Thursday, 18 April 2013

Some interesting ideas from the Care Quality Commission

The Care Quality Commission (CQC) is the independent regulator of health and social care services in England, with the exception of children’s social care, which is inspected by Ofsted.

The history of the CQC includes its missing some hospitals and care homes that were failing very badly, even disastrously. So it is by no means an icon of perfection.

Now under new management it has laid out its new strategy to address some of the problems it has experienced in the past. And some parts of this seem very good.   
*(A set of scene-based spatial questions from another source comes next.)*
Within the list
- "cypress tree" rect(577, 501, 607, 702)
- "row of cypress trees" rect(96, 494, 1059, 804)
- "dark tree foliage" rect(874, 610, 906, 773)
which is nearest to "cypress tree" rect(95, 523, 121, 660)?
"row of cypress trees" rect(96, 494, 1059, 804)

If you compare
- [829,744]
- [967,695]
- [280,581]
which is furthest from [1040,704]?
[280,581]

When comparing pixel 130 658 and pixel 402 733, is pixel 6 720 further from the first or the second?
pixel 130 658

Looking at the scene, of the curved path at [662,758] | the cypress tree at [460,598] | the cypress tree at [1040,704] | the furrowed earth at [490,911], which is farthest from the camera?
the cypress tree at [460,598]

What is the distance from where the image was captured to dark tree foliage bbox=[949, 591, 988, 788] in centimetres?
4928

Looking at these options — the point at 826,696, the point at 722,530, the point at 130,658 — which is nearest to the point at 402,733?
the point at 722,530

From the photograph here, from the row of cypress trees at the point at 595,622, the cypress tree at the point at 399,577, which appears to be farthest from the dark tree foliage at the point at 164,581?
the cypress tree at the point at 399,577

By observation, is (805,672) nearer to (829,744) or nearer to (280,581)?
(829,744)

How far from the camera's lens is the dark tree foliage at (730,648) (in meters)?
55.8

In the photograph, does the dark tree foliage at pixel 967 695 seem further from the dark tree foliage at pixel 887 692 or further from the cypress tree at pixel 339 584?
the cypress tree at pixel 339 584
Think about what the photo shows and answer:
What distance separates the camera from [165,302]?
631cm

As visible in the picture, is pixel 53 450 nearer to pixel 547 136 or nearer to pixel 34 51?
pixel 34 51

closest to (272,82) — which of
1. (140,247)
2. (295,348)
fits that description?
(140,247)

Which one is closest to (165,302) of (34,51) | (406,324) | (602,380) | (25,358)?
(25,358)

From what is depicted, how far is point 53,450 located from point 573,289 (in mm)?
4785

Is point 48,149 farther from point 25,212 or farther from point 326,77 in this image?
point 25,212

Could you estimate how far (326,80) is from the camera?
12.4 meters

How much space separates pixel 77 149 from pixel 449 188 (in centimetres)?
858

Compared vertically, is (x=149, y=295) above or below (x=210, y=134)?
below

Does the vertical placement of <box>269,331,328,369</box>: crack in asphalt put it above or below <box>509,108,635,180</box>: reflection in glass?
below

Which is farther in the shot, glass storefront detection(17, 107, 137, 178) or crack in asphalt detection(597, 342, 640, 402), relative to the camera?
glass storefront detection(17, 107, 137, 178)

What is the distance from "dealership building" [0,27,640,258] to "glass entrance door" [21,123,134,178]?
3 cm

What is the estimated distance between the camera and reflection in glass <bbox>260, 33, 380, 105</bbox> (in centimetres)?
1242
I particularly liked the following aspiration:

To “… ask the following five questions when inspecting services - are they safe, effective, caring, well led and responsive to people's needs?”

I thought that puts it very neatly and could be applied very well to children’s services. And I also liked plans to involve services users as experts in inspections. That seemed part of an overall intention to listen better to people’s views and experiences of care. Listening to people who use services is never easy and can easily descend into tokenism. Organisations need clear plans about how they will undertake this sort of work and ensure its quality.

I would like to see Ofsted laying out its stall in a similar manner. It could do a lot worse than to adopt the CQC’s five questions as they stand.

I’ve always thought that inspection is a blunt tool, which is not a very direct path to quality. But at least the CQC appears to be doing some interesting thinking about how to move forward. Ofsted should take note.